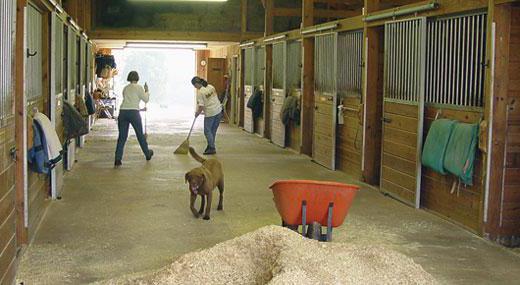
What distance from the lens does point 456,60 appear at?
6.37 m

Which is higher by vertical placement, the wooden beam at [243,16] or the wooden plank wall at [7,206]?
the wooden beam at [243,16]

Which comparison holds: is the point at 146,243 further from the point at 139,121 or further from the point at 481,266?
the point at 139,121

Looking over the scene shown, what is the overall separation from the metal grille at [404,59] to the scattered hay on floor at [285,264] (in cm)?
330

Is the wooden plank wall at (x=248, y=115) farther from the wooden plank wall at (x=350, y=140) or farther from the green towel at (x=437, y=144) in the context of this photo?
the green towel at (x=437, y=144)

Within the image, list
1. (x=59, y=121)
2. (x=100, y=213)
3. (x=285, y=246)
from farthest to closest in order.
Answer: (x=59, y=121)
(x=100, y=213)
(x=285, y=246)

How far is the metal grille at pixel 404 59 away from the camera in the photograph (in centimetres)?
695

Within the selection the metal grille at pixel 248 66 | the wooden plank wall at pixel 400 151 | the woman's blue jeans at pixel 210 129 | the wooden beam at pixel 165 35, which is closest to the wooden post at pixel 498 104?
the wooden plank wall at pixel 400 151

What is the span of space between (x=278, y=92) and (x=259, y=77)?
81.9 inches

--

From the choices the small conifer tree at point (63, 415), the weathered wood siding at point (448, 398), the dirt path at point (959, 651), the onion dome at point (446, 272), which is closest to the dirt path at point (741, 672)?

* * *

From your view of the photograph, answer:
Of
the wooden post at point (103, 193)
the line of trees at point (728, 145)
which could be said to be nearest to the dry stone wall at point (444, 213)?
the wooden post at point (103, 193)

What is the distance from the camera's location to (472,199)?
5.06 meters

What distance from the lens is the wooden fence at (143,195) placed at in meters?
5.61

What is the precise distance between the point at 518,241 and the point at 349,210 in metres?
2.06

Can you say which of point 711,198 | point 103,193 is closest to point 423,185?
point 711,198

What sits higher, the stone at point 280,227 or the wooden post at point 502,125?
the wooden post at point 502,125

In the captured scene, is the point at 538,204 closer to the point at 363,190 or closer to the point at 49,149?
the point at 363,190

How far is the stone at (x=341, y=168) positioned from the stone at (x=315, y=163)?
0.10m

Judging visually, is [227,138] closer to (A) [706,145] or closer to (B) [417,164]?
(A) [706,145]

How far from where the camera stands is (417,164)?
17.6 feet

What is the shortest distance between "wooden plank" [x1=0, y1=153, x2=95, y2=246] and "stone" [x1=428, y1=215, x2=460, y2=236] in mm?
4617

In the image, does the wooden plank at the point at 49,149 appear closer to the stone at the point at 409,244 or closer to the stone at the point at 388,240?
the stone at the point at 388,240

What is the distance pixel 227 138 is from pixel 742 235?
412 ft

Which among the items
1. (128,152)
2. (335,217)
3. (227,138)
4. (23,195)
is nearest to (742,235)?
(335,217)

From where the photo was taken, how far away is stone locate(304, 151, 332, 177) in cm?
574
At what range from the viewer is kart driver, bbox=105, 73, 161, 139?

■ PROBLEM REQUIREMENTS
Can you rewrite the lines from the line with "Which among the items" to the line with "At what range", putting "camera" in place of "viewer" and leaving everything else the same?

■ RESPONSE TO THIS TASK
Which among the items
1. (128,152)
2. (335,217)
3. (227,138)
4. (23,195)
is nearest to (742,235)?
(335,217)

From where the photo was taken, how far away is stone locate(304, 151, 332, 177) in cm?
574
At what range from the camera is kart driver, bbox=105, 73, 161, 139?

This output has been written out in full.